L’idea della poesia come humanitas, espressione di una verità che abita agostinianamente in interiore homine e testimonia quanto di divino c’è nell’uomo, rappresenta dunque il nucleo gravitazionale del saggio pomiliano, racchiuso nel quarto capitolo, intitolato Poesia e sapienza, centrale anche nella collocazione, cerniera tra il versante dei precedenti, prevalentemente orientati sulle auctoritates cristiane, e quello dei successivi, giocati sul confronto con le poetiche classiche. Lungi dal configurare un passaggio rettilineo dal polo medievale a quello umanistico e dall’universo cristiano a quello classico, Pomilio insiste sulla dialettica dei due scenari mentali: il progressivo distacco dall’allegoria non sfocia nel rifiuto delle istanze etiche a vantaggio di quelle estetiche, ma comporta una conciliazione tra la poesia concepita come gloria dalla cultura classica e la poesia come interiorità, propria della dimensione cristiana.
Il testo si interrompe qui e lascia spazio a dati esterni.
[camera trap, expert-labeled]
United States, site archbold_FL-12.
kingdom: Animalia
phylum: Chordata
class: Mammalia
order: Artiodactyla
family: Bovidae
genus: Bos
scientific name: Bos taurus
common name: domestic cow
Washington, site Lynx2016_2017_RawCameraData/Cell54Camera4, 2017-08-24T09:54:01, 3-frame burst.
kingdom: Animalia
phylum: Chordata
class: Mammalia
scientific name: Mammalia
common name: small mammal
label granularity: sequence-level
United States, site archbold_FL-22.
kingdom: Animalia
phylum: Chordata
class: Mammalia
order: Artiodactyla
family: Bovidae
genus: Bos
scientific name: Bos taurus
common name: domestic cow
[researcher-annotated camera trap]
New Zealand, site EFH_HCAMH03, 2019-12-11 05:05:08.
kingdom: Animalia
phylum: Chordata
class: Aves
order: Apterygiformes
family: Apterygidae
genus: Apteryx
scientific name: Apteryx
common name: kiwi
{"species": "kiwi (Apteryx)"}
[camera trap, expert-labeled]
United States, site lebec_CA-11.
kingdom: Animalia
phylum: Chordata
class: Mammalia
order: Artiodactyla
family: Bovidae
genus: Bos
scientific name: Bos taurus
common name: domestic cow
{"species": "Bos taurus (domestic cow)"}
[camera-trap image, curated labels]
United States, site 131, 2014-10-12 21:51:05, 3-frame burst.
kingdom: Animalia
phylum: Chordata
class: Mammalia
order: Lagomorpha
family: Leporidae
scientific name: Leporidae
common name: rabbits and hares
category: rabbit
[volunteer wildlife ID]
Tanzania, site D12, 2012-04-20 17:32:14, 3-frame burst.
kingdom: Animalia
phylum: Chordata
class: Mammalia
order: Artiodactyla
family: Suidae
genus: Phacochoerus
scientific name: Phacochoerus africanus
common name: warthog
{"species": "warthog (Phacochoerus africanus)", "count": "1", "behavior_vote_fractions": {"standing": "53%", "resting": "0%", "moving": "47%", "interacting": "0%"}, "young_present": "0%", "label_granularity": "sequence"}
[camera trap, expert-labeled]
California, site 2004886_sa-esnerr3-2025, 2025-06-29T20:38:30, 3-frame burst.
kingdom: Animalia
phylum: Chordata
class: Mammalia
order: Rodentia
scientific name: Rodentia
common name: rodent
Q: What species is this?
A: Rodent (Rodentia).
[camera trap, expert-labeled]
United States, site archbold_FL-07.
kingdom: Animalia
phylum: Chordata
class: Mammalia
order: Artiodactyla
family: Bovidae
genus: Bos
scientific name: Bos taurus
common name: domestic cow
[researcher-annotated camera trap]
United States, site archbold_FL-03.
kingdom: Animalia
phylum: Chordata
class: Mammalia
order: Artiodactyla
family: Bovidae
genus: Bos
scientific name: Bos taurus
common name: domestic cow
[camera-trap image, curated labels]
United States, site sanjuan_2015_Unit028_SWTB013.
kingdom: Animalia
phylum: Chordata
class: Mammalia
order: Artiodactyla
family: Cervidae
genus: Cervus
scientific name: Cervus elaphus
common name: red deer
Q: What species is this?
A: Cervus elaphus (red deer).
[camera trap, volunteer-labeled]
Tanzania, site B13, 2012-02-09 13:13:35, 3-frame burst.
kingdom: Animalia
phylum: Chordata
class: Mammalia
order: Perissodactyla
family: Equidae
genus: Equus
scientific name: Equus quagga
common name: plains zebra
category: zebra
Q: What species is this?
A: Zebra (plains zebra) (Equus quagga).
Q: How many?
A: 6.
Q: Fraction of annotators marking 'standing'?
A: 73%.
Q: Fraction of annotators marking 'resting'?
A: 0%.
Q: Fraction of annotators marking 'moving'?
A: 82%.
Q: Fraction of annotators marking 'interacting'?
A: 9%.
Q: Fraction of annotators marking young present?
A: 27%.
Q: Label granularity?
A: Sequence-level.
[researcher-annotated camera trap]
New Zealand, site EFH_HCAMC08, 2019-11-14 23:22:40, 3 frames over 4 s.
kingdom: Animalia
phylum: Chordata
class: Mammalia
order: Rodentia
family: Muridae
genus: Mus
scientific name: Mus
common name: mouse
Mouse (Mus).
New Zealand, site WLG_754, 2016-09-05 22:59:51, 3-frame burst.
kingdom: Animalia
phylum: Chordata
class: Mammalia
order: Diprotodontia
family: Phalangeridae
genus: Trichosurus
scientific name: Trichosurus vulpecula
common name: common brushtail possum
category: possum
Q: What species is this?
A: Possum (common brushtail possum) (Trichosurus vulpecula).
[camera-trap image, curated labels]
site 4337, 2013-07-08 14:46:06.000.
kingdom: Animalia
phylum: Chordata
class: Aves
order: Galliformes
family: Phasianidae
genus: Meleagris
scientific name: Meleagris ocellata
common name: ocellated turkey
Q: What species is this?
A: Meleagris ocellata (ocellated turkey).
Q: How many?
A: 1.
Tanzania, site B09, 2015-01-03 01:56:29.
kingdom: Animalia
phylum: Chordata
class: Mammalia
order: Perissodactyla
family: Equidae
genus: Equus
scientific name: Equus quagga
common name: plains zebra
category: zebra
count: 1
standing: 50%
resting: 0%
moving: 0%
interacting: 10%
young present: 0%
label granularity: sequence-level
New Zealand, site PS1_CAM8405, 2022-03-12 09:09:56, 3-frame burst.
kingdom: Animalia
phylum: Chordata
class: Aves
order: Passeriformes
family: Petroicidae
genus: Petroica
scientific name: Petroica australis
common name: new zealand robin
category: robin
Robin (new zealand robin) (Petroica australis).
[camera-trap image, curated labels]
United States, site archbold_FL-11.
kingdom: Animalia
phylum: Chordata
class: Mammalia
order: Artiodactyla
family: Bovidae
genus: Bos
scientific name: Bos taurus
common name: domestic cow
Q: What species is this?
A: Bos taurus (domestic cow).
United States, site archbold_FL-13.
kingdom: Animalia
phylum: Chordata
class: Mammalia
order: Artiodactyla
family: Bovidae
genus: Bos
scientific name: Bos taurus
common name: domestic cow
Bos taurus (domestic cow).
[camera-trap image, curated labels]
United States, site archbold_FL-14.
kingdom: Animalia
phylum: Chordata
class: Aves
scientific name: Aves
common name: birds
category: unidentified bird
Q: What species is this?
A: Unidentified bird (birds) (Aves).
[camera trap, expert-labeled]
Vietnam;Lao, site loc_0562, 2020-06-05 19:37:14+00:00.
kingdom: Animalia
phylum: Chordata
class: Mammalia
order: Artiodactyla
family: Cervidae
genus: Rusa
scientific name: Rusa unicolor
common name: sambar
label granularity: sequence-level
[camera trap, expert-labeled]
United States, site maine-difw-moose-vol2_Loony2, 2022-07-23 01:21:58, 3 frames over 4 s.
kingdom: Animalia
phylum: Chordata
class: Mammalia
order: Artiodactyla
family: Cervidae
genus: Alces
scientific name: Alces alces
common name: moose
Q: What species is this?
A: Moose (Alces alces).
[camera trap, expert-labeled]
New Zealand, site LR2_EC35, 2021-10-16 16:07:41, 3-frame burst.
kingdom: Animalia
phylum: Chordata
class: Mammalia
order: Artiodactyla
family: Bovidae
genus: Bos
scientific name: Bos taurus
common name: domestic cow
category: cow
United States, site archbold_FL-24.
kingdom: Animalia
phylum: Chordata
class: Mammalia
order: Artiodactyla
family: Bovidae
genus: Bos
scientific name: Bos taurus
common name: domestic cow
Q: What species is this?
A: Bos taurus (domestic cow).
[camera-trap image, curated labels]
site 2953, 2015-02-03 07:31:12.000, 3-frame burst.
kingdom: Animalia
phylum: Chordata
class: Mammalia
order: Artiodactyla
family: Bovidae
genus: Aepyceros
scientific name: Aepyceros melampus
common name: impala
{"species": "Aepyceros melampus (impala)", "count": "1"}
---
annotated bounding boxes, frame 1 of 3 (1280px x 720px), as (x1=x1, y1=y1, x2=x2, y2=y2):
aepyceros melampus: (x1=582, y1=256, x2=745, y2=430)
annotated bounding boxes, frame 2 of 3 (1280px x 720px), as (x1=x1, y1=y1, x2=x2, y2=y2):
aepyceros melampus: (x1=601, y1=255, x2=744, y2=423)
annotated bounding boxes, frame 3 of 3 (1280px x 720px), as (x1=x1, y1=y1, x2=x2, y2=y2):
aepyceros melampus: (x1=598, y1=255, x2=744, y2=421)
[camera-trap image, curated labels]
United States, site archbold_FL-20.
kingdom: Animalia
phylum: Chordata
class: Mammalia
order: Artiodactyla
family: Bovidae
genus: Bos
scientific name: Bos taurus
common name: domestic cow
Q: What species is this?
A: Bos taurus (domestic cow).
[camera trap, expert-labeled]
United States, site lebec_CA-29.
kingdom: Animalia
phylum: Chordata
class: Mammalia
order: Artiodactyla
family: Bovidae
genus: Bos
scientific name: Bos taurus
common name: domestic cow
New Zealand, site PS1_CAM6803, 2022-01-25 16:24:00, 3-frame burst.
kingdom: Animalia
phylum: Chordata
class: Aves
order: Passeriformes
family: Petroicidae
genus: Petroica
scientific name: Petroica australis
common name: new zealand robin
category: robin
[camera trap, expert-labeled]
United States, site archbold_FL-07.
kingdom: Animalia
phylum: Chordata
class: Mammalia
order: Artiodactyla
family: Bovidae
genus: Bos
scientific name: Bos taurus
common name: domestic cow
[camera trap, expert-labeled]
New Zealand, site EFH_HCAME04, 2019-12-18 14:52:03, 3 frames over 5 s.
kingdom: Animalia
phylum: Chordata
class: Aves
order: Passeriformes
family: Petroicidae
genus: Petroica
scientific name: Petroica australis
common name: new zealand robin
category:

Il capitolo è proprio bipartito dall’autore nei paragrafi A. L’interiorità e B. La gloria, diciture che indicano come l’opzione del modello classico o di quello cristiano-medievale non sia per Pomilio questione di cultura o di gusto, ma di spinte ideali, di pulsioni psichiche e morali che convivono e interagiscono.

Sul metodo: gli appoggi testuali

Per enucleare concetti di carattere generale, Pomilio ricorre con singolare abbondanza e puntigliosità, nel testo o in nota, a citazioni di opere di Petrarca e dei suoi precursori classici e cristiani. Tra i latini domina Cicerone, richiamato una quarantina di volte, specialmente per la Pro Archia, una celebrazione del valore della poesia che aveva alimentato il pensiero di Petrarca, il quale ne aveva riscoperto un esemplare nel 1333 a Liegi, in quel Belgio in cui Pomilio risiedeva mentre lavorava al saggio. Cicerone è citato anche per altre opere: il De divinatione e il De inventione, veicoli dell’idea della soprannaturale creatività della parola; il De Oratore e l’Orator, confacenti alla disquisizione sull’eloquenza; il De officiis, funzionale al riconoscimento di un carattere etico all’attività letteraria, e le Tusculanae disputationes, orientate a quello conoscitivo. Dato l’oggetto della sua ricerca, Pomilio non può prescindere dalla Poetica di Aristotele, citato mediatamente come Platone, ma anche direttamente in greco, e neppure dall’Ars poetica di Orazio, convocato anche per le Odi e le Satire. Non possono mancare rinvii ai due auctores privilegiati dal Medioevo, Ovidio innanzitutto, e Virgilio. E se Svetonio interessa per il De poetis, richiamato nei paragrafi sul concetto di gloria presso i gentili, la riflessione di Petrarca sul potere rasserenante o consolatorio della poesia lo induce a richiamare più volte Seneca. Più sporadiche le menzioni di altri autori, quali Lucrezio e Persio, mentre Ennio è evocato senza appoggi ai suoi versi superstiti, ma per quanto ne scrive il poeta dell’Africa.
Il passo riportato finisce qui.